Ce n’est pas un hasard si cette histoire se passe dans une île1. Dans une île, surtout une petite île comme Inisherin, les rumeurs circulent, tout le monde croit savoir à peu près tout sur tout le monde, tout le monde est impliqué dans les affaires d’autrui. Une amitié n’est pas une affaire privée, c’est une affaire publique. Elle se consomme au pub, au vu et au su de tous, et elle se brise aussi au pub, au vu et au su de tous. C’est donc au pub ou sur le chemin du pub que Colm2 Doherty et Pádraic Súilleabháin avaient l’habitude de boire une pinte ensemble, d’échanger les dernières nouvelles, c’est au pub que Colm avait l’habitude de jouer du violon et d’accompagner quelques chanteurs, c’est au pub qu’ils viennent tous les jours, l’un après l’autre, composer leur musique (pour Colm), avouer leur malaise (pour Pádraic), faire un serment devant témoins (pour Colm), déclarer leur incompréhension (pour Pádraic), etc. Sans cette dimension communautaire que ni Colm de Pádraic ne veulent quitter, l’étrange réseau de relations mutuelles qui les unit et les dissocie serait incompréhensible. Ceci étant, ça se passe entre eux deux : Colm, un musicien qui vit avec son chien, et Pádraic, un éleveur qui vit avec sa sœur Siobhán, sa petite ânesse Jenny (qu’il adore)3 et son cheval. Tous les jours, il livre son lait au village. Tous trois sont célibataires, nés dans l’île et n’auraient d’autre avenir que la répétition du même s’ils ne réagissaient pas. Un beau jour, Colm décide de composer une musique dont on se souviendra après sa mort. Il n’a plus besoin de Pádraic, avec lequel il perd son temps en bavardages et discussions oiseuses. Pour se justifier, il l’accuse d’être terne, banal, simplet – pour ne pas dire stupide. Assez de bêtises ! clame-t-il. Pádraic est stupéfait, déçu, démoralisé. Comment vivre sans ce compagnon avec lequel il avait l’habitude de boire une pinte chaque jour ? Alors il résiste, il lui parle. Mais Colm a besoin de silence, et menace : Chaque fois que tu me parleras, je me couperai un doigt de la main gauche. Étrange menace qu’à la première occasion, il met à exécution, et pas n’importe comment : il se coupe l’index de la main gauche avec un ciseau de tonte (un matériel d’éleveur, pas de musicien), et le jette devant la porte de Pádraic. C’est cet acte, ce geste stupéfiant qu’il faut essayer de comprendre, d’interpréter.

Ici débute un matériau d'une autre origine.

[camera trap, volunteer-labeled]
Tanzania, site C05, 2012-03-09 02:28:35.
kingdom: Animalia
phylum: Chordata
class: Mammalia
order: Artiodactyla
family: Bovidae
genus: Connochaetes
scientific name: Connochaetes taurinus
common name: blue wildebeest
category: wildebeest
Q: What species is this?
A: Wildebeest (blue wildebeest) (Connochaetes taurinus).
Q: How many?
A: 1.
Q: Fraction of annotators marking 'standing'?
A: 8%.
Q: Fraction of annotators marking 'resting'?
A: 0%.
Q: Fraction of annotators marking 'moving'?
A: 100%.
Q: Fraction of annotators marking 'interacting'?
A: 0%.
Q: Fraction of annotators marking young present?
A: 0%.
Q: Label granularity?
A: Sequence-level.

Première explication donnée par Colm : « Je ne t’aime plus ». Assertion, affirmation, sans autre justification que la scène qui advient juste après : une session de musique au pub. La relation semble claire : on ne peut pas à la fois jouer du violon et bavarder, on ne peut à la fois copiner avec des musiciens étrangers à l’île, et passer ses journées avec un éleveur aussi élémentaire que Pádraic. Explication suivante : « Tu n’as rien de mieux à faire de ton temps ? » Colm, lui, a mieux à faire : finir de composer un air de musique. « Il y aura, de cette façon, quelque chose de nouveau sur cette terre », dit-il. Il ne passera pas la fin de sa vie à bavarder, mais à laisser quelque chose. C’est pour lui une question de vie ou de mort. Pádraic ne comprend pas. Colm s’explique auprès de Siobhán : « he’s dull » (terne, ennuyeux, monotone, plat, sans intérêt, sans éclat, faible, lourd, etc.). « Tu peux comprendre ça, n’est-ce pas ? » Oui, la sœur de Pádraic, sur cette île, est la seule qui puisse comprendre. Mais Pádraic ne cède pas. Il est attaché à la normalité, il est certain que la normalité est normale et ne voudrait pas que la communauté se moque de lui. Alors il insiste, et cela conduit Colm à exécuter sa promesse. Colm est sérieux. Quand il menace, quand il fait un serment, il s’exécute. Et le voici qui se coupe d’abord un doigt, puis les quatre autres de la main gauche. Il aura fini de composer sa musique, mais ne pourra jamais la jouer au violon. Ce n’est que le début du crescendo. Pádraic n’accepte pas de porter la faute. Après tout il a toujours été un gentil garçon honnête, normal, pourquoi devrait-il supporter, lui, la culpabilité de celui qui ne désire pas vivre normalement, qui ne limite pas son ambition à survivre sur l’île (comme tout le monde), mais a décidé, en plus de son morceau de musique, de commettre un acte aussi extrême, se couper les doigts de la main avec un ciseau d’éleveur ? Lui non plus ne cédera pas et fera payer à Colm le prix le plus élevé, celui de la vie. Il prévient Colm : je vais te brûler, toi et ta maison4. Un serment est un serment, il s’exécute, et sans savoir que Colm est sorti de la maison, il la fait brûler. Après cela les deux hommes se retrouvent sur la plage. Ils s’excusent, non pas pour ce qu’ils ont fait à l’autre, mais pour ce qui a été fait aux animaux : l’ânesse de Pádraic, étouffée en mangeant un doigt de Colm ; et le chien de Colm, éloigné un moment de son maître.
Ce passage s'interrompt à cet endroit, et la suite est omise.